An ion implantation system is a collection of sophisticated subsystems, each performing a specific action on the dopant ions. In one example, dopant elements, in gas or solid form, are introduced inside an ionization chamber and ionized by a suitable ionization process. In one example process, the chamber is maintained at a low pressure (vacuum). A filament or indirectly heated cathode is located within the chamber and is heated to the point where electrons are created from the cathode source. The negatively charged electrons are attracted to an oppositely charged anode also within the chamber. During the travel from the cathode to the anode, the electrons collide with the dopant source elements (e.g., molecules or atoms) and create a host of positively charged ions from the source gas material.

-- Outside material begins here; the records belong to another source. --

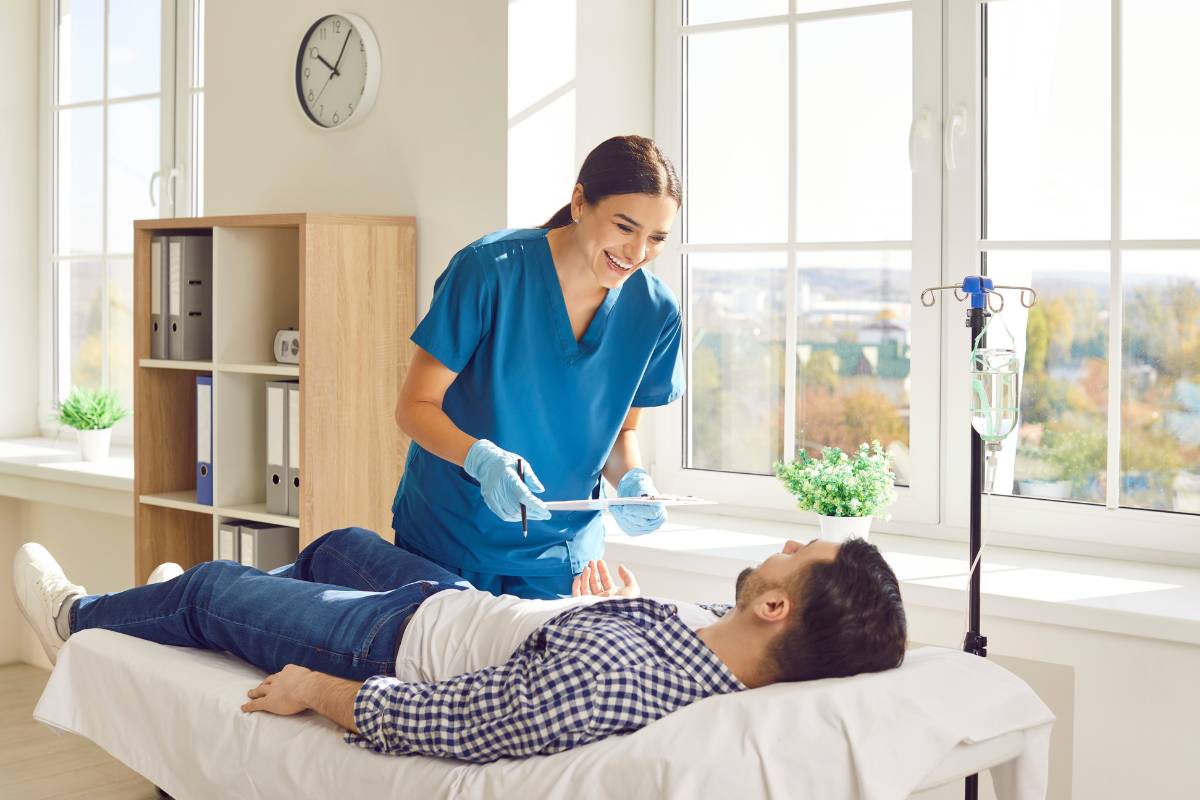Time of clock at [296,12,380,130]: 10:04
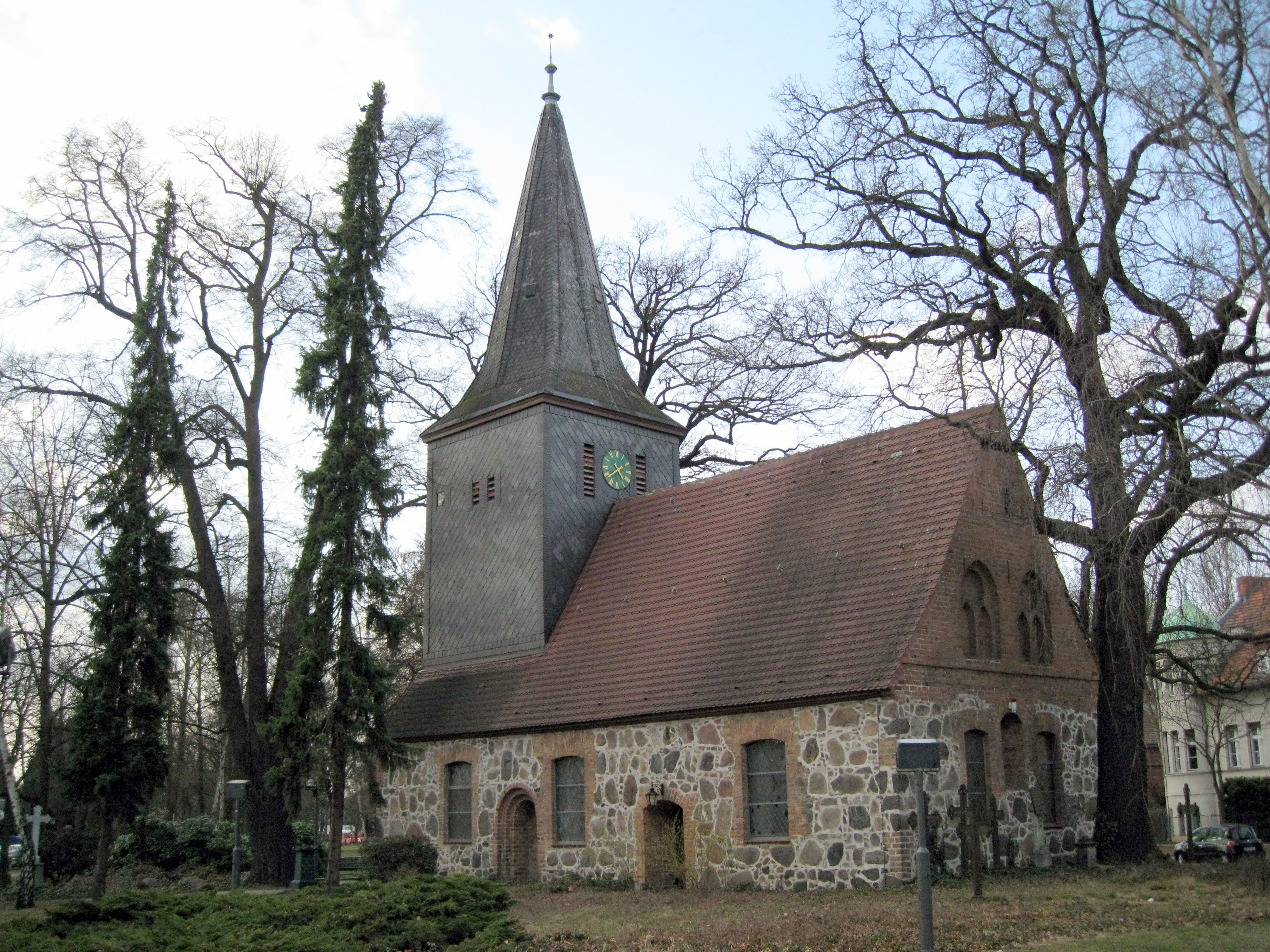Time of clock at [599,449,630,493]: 4:39
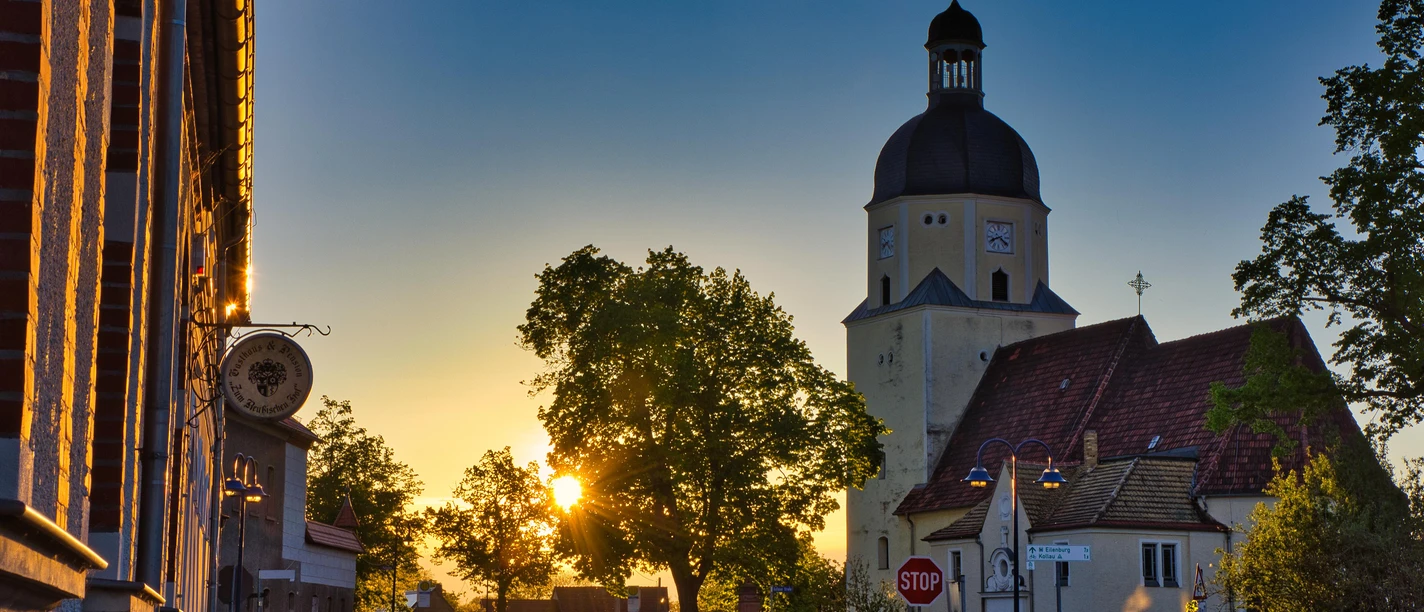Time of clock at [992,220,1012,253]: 8:21
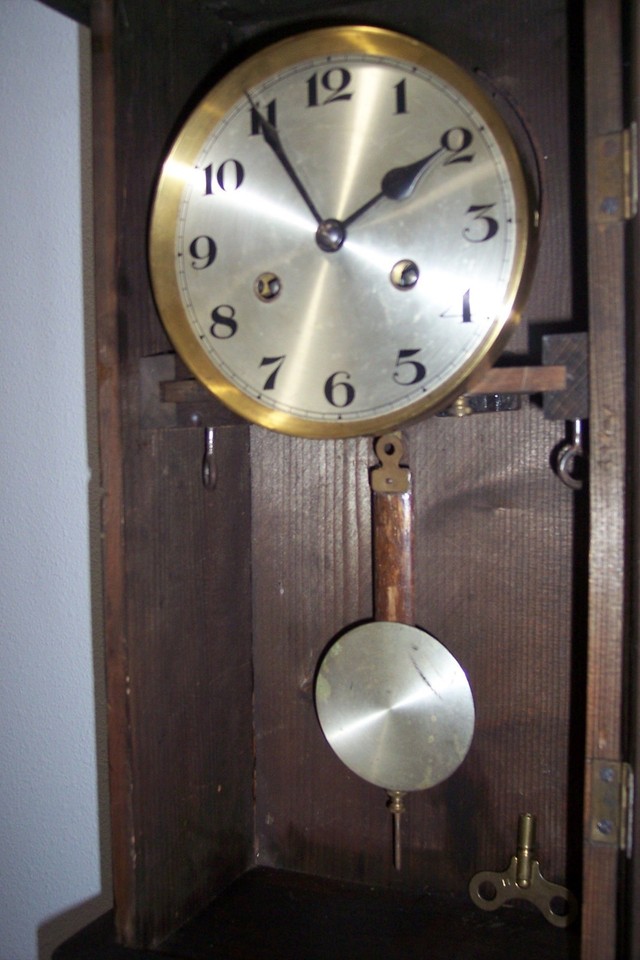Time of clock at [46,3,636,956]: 1:54
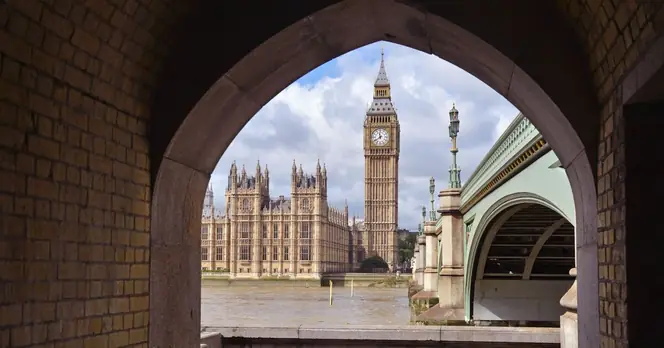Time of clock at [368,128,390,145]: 11:39
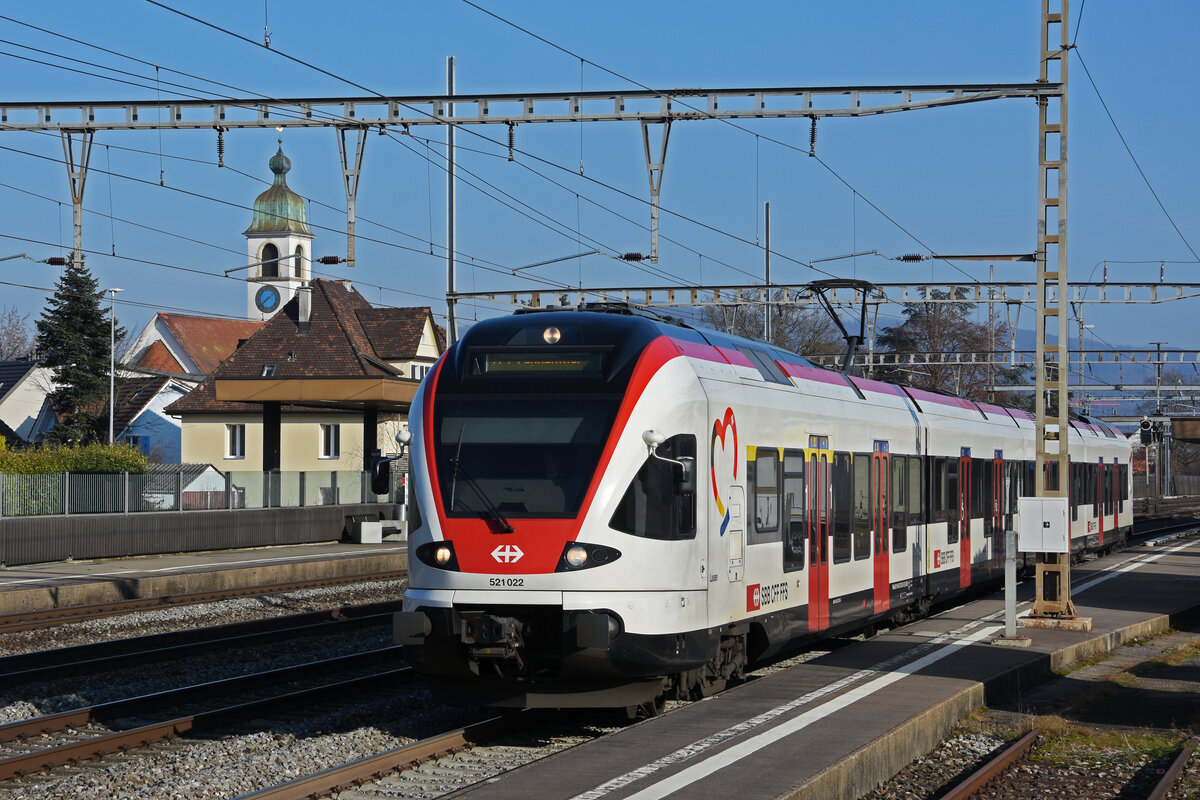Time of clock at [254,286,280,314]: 1:37
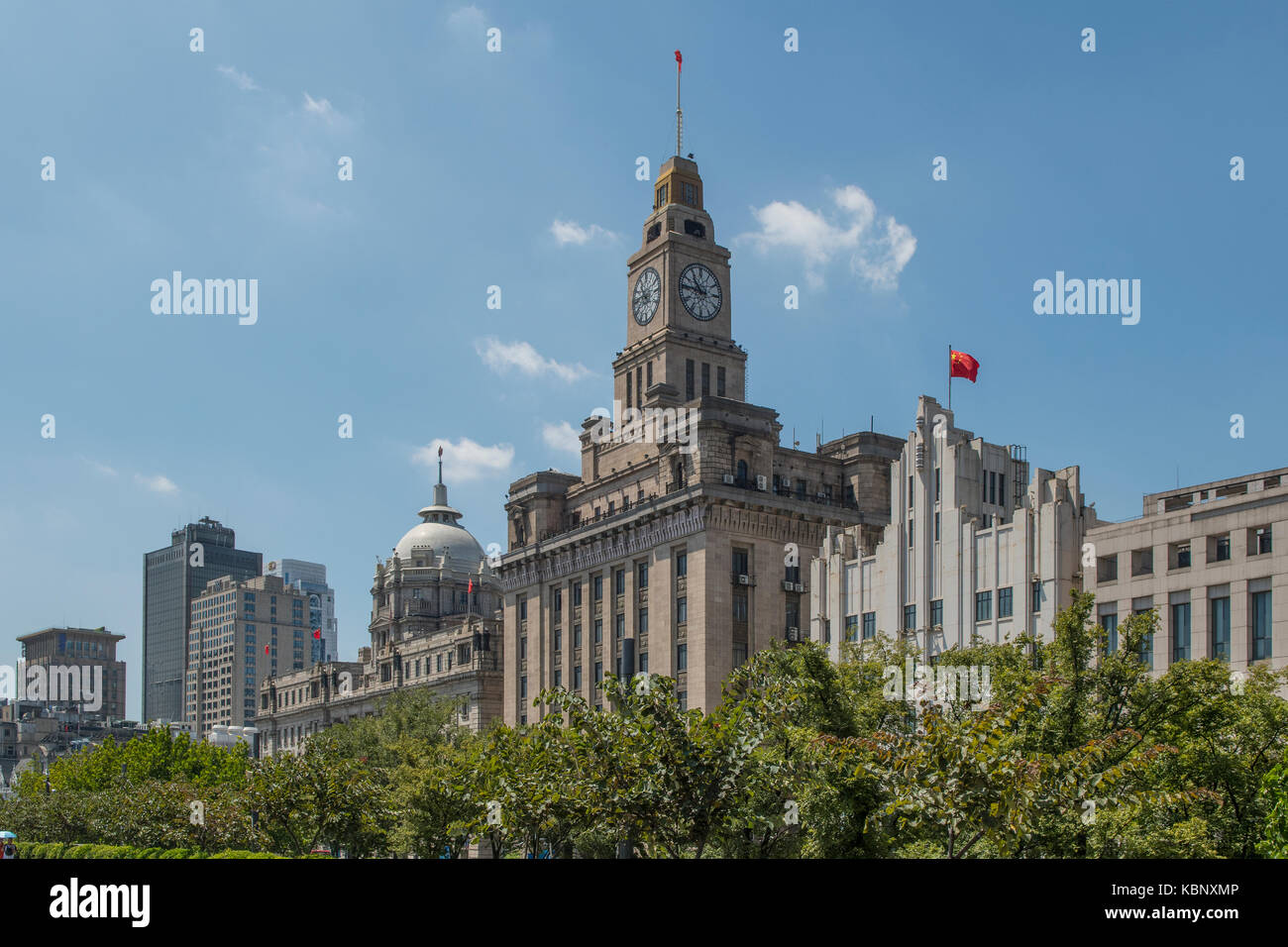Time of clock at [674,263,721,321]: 10:45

Generally, other positive ions are created in addition to desired dopant ions. The desired dopant ions are selected from the ions by a process referred to as analyzing, mass analyzing, selection, or ion separation. Selection is accomplished utilizing a mass analyzer that creates a magnetic field through which ions from the ionization chamber travel. The ions leave the ionization chamber at relatively high speeds and are bent into an arc by the magnetic field. The radius of the arc is dictated by the mass of individual ions, speed, and the strength of the magnetic field. An exit of the analyzer permits only one species of ions, the desired dopant ions, to exit the mass analyzer.
An acceleration system is employed to accelerate or decelerate the desired dopant ions to a predetermined momentum (e.g., mass of a dopant ion multiplied by its velocity) to penetrate the wafer surface. For acceleration, the system is generally of a linear design with annular powered electrodes along its axis. As the dopant ions enter therein, they are accelerated there through.
Subsequently, the accelerated ions within the beam are directed toward a target wafer or location. The ion beam strikes the target with an actual angle of incidence, which is typically measured in one or two dimensions from normal. This actual angle can vary from a desired or selected angle of implantation.
Operation of an ion implantation system or other ion beam equipment (e.g., linear accelerators) may result in the production of contaminant particles. These particles can result in a number of ways, such as ions striking photoresist coated surfaces, particles breaking off of components within the system, and the like. The contaminant particles can interfere with ion implantation processes and degrade and/or destroy semiconductor devices undergoing ion implantation. For example, particles can collide with and adhere to target wafers during ion implantation resulting in yield loss. As another example, the particles can become implanted impacting device operation.
As a result, semiconductor device manufactures may measure particles on semiconductor wafers after ion implantation. This measurement allows a determination or estimation of particles present within an ion beam during ion implantation. However, only a small fraction of the particles are measured and adjustments can only be performed after the ion implantation process has concluded.